• KING IV™ Aims to Broaden Adoption of Good Corporate Governance by all Businesses
Report:

KING IV™ Aims to Broaden Adoption of Good Corporate Governance by all Businesses

02 November 2016

Whilst good corporate governance has always been a fundamental element of good business practice, many organisations – from smaller private companies, to non-profit organisations, organisations of state and larger entities - have adopted the attitude that many of the King Report’s™ corporate governance principles are not relevant to them.

Amber Hensburg of Statucor, a business which specialises in corporate stewardship services, says that the introduction of King IV™ hopes to see a shift in this mind set, and aims to broaden the acceptance and adoption of good corporate governance by making it accessible and applicable to all businesses.

According to Hensburg, the King IV Report™ will see developments in the following areas:

  • Executive and director’s remuneration
  • Integrated reporting
  • Responsible investing and linkage with the Code for Responsible Investing in South Africa
  • The evolving role of social and ethics committees
  • Mandated audit firm rotation and tendering
  • Information security and protection
  • Strategic risks and dependencies
  • Group governance
  • Board diversity
  • Combined assurance

“Although the corporate governance report may be applied on a voluntary basis, there is certainly merit for businesses in doing so - even though this is not mandatory. The King IV Report™ recommends that organisations take into account their size of turnover and workforce, resources and the complexity of strategic objectives and operations when considering implementation of recommended practices. Therefore those organisations with a higher public interest should make application of the principles on a proportional basis.”

A notable development in the King IV Report™ is that shareholders have significantly more say when it comes to remuneration of executives and directors. Hensburg notes that the report recommends that the following resolutions be put to shareholders at the annual general meeting of a company:

  1. The basis for computation of the fees of non-executive directors of companies must be submitted in a special resolution for approval by shareholders within two years preceding payment.
  2. A resolution for the adoption by shareholders of the remuneration policy by a non-binding advisory vote should be tabled every two years, or whenever a change to the policy is approved by the board or whenever the policy was not adopted by a vote of at least 75% of the voting shares the year before.
  3. In addition, a resolution for the adoption by shareholders of the remuneration implementation report by a non-binding advisory vote should be tabled every year. In the event that the remuneration policy or the implementation report is not adopted by a vote of at least 75% of the voting shares, the remuneration committee should ensure that there is disclosure in the following year on the steps taken, the nature of engagement with shareholders and the outcomes.

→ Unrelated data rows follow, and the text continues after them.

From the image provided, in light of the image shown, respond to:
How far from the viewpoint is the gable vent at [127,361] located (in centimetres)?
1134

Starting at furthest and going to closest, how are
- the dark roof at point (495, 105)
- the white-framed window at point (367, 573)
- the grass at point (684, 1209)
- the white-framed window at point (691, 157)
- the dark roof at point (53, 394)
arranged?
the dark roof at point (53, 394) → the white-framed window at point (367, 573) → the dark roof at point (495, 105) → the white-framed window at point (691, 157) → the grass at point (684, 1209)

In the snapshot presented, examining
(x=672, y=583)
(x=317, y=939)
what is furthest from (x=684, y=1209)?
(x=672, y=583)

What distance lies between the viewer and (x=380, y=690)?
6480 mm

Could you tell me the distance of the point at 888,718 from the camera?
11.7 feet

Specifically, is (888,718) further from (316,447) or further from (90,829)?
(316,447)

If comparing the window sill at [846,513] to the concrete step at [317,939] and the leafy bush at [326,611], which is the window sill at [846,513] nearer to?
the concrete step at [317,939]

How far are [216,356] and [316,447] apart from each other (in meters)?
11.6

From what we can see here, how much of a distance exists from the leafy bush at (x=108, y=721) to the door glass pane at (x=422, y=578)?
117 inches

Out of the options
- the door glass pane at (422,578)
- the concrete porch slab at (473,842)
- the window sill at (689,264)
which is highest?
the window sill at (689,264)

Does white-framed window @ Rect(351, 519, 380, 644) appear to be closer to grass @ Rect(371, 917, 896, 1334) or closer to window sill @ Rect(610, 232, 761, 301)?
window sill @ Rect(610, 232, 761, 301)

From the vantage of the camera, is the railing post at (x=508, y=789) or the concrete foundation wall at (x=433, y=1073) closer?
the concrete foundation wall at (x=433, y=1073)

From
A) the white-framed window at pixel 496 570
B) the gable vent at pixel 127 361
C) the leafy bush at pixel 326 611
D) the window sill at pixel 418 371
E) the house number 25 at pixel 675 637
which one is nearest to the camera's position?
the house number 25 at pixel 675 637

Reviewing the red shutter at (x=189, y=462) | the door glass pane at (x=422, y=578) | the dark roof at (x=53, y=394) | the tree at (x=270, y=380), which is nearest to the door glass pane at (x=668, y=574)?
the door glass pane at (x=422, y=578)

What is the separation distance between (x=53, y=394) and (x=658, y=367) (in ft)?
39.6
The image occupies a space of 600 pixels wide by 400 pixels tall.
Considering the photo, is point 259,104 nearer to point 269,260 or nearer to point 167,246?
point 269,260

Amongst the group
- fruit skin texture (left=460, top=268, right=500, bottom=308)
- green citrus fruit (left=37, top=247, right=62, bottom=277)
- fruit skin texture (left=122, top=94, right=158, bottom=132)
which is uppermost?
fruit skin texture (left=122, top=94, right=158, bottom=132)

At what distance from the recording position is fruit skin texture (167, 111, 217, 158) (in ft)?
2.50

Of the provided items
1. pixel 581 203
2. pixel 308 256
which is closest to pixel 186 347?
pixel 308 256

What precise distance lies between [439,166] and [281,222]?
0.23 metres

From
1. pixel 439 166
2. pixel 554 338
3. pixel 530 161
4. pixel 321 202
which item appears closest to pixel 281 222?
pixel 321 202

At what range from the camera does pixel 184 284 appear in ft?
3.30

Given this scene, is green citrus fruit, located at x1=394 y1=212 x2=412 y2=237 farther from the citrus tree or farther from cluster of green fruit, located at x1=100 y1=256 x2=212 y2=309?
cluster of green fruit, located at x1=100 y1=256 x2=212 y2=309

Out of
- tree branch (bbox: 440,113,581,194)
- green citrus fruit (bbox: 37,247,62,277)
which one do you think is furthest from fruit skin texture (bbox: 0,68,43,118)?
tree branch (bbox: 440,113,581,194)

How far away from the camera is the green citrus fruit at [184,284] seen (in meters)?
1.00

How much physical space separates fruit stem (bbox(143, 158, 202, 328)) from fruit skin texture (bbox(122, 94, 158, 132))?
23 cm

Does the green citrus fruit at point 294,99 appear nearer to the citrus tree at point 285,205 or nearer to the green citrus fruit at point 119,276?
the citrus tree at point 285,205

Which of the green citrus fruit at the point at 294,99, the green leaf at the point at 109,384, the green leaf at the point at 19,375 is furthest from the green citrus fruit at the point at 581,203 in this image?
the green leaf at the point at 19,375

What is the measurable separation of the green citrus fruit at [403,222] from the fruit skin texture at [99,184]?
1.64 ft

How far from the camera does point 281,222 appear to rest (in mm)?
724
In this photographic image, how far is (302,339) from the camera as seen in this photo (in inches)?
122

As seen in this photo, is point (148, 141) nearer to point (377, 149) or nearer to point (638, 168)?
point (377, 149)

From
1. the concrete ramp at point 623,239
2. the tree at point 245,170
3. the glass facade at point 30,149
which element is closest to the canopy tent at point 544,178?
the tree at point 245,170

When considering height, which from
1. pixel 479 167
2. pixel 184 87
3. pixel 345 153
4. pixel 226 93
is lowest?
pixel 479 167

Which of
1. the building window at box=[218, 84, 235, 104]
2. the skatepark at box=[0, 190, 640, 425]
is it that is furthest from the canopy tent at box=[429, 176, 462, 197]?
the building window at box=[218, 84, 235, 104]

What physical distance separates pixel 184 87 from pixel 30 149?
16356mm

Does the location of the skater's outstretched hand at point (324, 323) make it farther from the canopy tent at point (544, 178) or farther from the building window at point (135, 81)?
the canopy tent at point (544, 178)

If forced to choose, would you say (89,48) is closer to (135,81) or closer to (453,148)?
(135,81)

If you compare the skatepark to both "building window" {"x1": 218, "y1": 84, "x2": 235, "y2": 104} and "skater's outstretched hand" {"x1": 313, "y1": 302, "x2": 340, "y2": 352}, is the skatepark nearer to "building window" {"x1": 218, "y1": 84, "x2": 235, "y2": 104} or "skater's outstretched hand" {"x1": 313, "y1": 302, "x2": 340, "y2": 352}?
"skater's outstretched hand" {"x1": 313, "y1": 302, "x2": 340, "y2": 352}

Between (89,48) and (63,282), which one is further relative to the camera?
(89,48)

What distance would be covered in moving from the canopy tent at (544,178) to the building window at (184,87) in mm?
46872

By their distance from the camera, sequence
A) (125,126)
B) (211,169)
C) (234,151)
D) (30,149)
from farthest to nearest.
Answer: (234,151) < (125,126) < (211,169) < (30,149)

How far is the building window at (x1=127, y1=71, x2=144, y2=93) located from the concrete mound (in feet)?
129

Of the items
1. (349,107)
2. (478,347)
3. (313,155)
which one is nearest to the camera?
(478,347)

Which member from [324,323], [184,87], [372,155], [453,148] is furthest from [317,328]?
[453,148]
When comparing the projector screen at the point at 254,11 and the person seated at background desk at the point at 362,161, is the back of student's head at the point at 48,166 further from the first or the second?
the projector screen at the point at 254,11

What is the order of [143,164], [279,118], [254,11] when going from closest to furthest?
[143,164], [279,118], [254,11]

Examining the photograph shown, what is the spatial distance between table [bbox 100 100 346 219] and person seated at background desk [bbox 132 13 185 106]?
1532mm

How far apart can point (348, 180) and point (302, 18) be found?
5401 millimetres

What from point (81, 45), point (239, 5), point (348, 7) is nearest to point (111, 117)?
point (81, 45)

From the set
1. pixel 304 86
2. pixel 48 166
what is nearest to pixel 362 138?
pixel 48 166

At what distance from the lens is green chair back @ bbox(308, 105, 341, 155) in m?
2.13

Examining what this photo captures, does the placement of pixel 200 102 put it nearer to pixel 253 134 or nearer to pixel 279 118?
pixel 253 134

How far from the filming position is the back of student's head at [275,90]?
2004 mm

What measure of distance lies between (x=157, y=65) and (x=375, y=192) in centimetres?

“In effect these resolutions allow shareholders to impact on the remuneration and fees paid to both executive and non-executive directors and in turn this information can provide the board with a good indication of whether or not the shareholders are satisfied with their performance and with their achievement of long-term value for stakeholders.”

“Creating and embedding a culture of good governance in an organisation can often be challenging however the end results are well worth the effort. We recommend to our clients, large and small, that they start formalising their governance structures and aligning these to the King IV Report™ to make their business more efficient and effective,” concludes Hensburg.